I've reported recently (see posts here and here) about the Boston Consulting Group's prediction of a pending manufacturing renaissance in America because the labor arbitrage gains from manufacturing products in China are starting to shrink and will eventually disappear. Cost advantages for manufacturing are starting to shift back to America because of rising wages in China, along with rising prices there in general and an appreciating currency.
A story in today's Washington Post is predicting the same erosion of labor arbitrage for outsourcing service-sector jobs to India:
"India’s outsourcing giants — faced with rising wages at home — have looked for growth opportunities in the United States.
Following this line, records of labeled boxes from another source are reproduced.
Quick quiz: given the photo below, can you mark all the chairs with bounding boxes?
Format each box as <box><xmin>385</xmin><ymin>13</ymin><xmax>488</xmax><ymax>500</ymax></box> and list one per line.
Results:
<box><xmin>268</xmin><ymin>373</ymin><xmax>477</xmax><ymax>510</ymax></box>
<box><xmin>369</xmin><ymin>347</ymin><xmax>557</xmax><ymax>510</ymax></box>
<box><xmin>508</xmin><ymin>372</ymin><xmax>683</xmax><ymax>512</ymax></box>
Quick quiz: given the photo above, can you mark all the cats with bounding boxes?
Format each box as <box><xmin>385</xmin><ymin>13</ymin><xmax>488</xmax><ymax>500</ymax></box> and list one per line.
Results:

But with Washington crimping visas for visiting Indian workers, some companies such as Aegis are slowly hiring workers in North America, where their largest corporate customers are based. In this evolution, outsourcing has come home.
Tata Consultancy Services, for example, is ramping up its North American presence in major deals with Citibank, Dow Chemical and Hilton Worldwide. It plans to hire more than 1,000 Americans in 2011 and to base 10,000 of its 185,000 global employees in the country."
MP: Wages are increasing 11% per year in China and by 10% in India, which means that labor costs there are doubling every 7 or 8 years if those wage increases continue. Wages in the U.S. are rising by only 1.9% annually and at that rate it would take 37 years before wages would double here. At some point, the labor arbitrage advantages for China and India have to disappear. BCG predicts that “Sometime around 2015, manufacturers will be indifferent between locating in America or China for production for consumption in America."